- _Goal_
Transcribe the lines below verbatim, skipping the images.

- _Provided data_
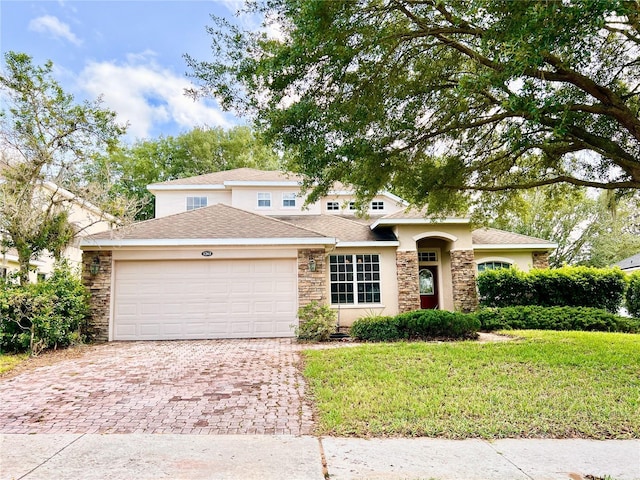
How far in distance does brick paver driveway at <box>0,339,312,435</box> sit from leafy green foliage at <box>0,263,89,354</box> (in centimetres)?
121

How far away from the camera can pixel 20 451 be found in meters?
4.00

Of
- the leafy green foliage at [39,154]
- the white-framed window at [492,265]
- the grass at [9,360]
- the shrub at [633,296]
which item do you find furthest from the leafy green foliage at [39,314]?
the shrub at [633,296]

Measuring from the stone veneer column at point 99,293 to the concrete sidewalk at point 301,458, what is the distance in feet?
25.3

- _Output for this exercise_
How far in distance does brick paver driveway at <box>0,339,312,435</box> sit from leafy green foliage at <box>0,263,89,354</box> (in centimetres)?
121

How far away from the camera can pixel 20 451 be found in meters?
4.00

Of
- the leafy green foliage at [39,154]
- the white-framed window at [492,265]
- the grass at [9,360]
- the shrub at [633,296]
which item do you find furthest from the leafy green foliage at [39,314]?
the shrub at [633,296]

Measuring from the stone veneer column at point 99,293 to the concrete sidewalk at point 301,458, what is the distance in feet?
25.3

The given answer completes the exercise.